Start of Text shown

The study consisted of 4 phases: screening/washout (up to 30 days before randomization), double-blind (titration ≤ 8 weeks, maintenance ≥ 4 weeks), taper (~1 week), and open-label extension (12 weeks; not reported here). Patients were sequentially randomized upon study qualification for enrollment to receive either topiramate or placebo in a 1:1 ratio according to computer-generated coding. Randomization was balanced by use of permuted blocks. Topiramate dosing was initiated at 25 mg. Dosage was titrated weekly by 25- to 50-mg increments based on efficacy and tolerability, and topiramate was given twice daily with a maximum daily dose of 400 mg.
Patient Population, Inclusion Criteria, and Exclusion Criteria
Inclusion criteria were being a man or woman aged 19 to 64 years, diagnosis of civilian, non–combat-related PTSD according to DSM-IV-TR for more than 6 months, and a score ≥ 50 on the Clinician-Administered PTSD Scale32,33 on day 1. Patients with major organic psychiatric disease, current substance dependence or abuse (excluding nicotine or caffeine), serious or unstable concurrent illness, medical conditions potentially affecting drug absorption, history of nephrolithiasis or seizures, current enrollment in a cognitive-behavioral therapy program, or known hypersensitivity to or a prior adverse event (AE) with topiramate, as well as pregnant and nursing women, were excluded from the study.
Study Procedure
Interventions. Following a designated washout period for protocol-prohibited medications (carbonic anhydrase inhibitors, SSRIs [including fluoxetine], tricyclic antidepressants, benzodiazepines), study medication was started at 25 mg/d and was titrated weekly over a maximum 8-week period to the maximum tolerated dose until complete or near-complete efficacy was achieved or until the maximum dose allowed (400 mg/d) was reached. This dose was then maintained over an additional 4 weeks.

End of Text shown
Start of Information

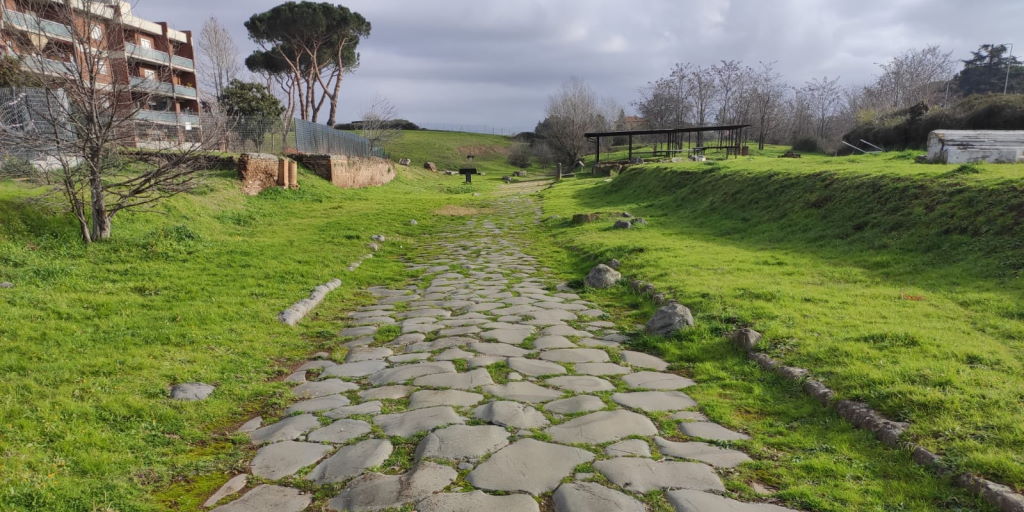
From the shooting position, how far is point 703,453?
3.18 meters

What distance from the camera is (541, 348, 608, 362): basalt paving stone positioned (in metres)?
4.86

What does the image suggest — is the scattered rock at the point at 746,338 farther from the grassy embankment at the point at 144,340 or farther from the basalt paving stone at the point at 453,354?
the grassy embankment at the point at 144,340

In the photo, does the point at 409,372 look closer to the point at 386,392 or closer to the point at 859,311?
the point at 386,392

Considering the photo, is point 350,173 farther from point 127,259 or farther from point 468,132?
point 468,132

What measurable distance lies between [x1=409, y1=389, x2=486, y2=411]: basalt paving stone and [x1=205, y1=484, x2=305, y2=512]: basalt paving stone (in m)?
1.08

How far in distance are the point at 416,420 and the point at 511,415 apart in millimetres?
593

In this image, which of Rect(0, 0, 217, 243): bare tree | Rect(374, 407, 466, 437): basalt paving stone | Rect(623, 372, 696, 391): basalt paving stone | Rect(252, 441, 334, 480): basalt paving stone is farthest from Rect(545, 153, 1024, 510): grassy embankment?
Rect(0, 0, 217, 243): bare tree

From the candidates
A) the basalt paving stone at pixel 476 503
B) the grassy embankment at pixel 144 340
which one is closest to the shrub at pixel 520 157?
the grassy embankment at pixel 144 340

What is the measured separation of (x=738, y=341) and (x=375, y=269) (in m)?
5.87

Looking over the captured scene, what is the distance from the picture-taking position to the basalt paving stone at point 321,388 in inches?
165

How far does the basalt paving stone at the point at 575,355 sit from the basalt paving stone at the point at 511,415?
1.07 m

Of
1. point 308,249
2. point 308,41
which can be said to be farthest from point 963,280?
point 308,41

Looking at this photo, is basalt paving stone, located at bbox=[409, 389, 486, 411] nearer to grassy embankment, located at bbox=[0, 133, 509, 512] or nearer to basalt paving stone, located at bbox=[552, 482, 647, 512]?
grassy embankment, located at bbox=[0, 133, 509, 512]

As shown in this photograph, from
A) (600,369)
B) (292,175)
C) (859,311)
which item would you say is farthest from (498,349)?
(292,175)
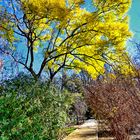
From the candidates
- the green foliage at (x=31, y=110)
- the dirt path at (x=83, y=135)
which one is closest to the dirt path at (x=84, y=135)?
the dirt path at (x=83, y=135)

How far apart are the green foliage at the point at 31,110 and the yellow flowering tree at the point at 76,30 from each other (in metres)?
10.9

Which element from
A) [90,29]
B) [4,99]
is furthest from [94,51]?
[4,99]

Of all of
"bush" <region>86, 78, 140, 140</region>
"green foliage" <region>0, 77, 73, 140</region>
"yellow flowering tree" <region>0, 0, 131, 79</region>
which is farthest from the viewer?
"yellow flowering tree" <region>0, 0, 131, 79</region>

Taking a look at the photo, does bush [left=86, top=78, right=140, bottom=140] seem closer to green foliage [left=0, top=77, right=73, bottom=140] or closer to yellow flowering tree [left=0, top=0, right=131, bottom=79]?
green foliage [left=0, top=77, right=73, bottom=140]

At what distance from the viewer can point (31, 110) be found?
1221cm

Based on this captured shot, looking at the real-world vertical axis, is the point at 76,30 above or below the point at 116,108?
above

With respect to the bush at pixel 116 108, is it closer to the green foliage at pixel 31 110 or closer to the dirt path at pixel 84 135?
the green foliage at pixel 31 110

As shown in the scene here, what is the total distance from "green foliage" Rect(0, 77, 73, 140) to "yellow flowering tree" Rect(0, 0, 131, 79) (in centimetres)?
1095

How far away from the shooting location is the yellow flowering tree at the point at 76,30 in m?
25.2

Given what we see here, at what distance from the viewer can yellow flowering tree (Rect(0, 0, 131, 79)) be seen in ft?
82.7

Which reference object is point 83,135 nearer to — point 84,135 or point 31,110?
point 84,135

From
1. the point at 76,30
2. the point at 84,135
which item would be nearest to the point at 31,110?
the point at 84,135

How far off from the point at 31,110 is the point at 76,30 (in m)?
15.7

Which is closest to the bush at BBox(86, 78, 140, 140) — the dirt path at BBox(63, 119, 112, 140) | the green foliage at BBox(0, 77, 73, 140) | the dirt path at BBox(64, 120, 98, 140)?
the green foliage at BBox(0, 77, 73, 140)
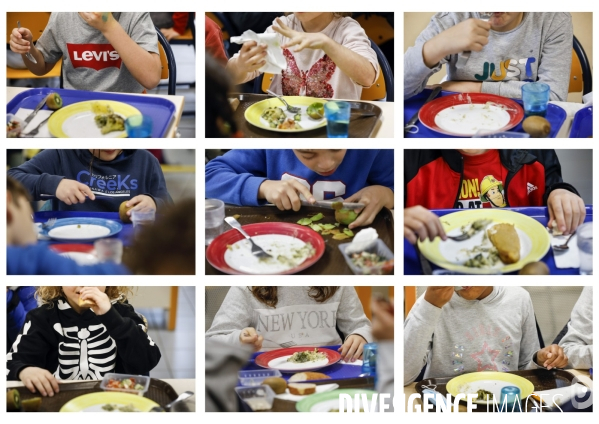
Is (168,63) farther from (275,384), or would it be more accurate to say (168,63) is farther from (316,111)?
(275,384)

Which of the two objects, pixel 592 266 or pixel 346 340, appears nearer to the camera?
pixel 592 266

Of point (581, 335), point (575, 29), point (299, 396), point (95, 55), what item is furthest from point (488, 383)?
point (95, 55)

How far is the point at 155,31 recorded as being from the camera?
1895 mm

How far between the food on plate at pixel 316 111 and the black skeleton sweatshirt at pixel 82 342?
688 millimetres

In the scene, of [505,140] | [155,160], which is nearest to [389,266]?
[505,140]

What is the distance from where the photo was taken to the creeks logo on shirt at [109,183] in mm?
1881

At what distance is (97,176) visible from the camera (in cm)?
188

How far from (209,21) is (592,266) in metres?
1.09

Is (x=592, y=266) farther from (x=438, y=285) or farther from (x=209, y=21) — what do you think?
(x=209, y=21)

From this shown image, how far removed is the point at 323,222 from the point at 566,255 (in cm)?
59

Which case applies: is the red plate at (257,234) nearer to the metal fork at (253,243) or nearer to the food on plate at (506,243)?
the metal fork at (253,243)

End of Information

Questions on the material ▸
1. Answer these questions from the study methods text:
(a) What was the highest daily dose of topiramate allowed?
(b) What minimum score on the Clinician-Administered PTSD Scale did patients need on day 1?
(c) About how long did the taper phase last?
2. Turn the paragraph of the study methods text that begins "Inclusion criteria were being" into a list of inclusion criteria and a list of exclusion criteria.

Completed exercise ▸
1.
(a) 400 mg per day.
(b) 50.
(c) About 1 week.

2.
Inclusion criteria:
- Man or woman aged 19 to 64 years
- Civilian, non–combat-related PTSD diagnosed by DSM-IV-TR for more than 6 months
- Score of at least 50 on the Clinician-Administered PTSD Scale on day 1

Exclusion criteria:
- Major organic psychiatric disease
- Current substance dependence or abuse, except nicotine or caffeine
- Serious or unstable concurrent illness
- Medical conditions that could affect drug absorption
- History of nephrolithiasis or seizures
- Current enrollment in a cognitive-behavioral therapy program
- Known hypersensitivity to topiramate or a prior adverse event with it
- Pregnancy or nursing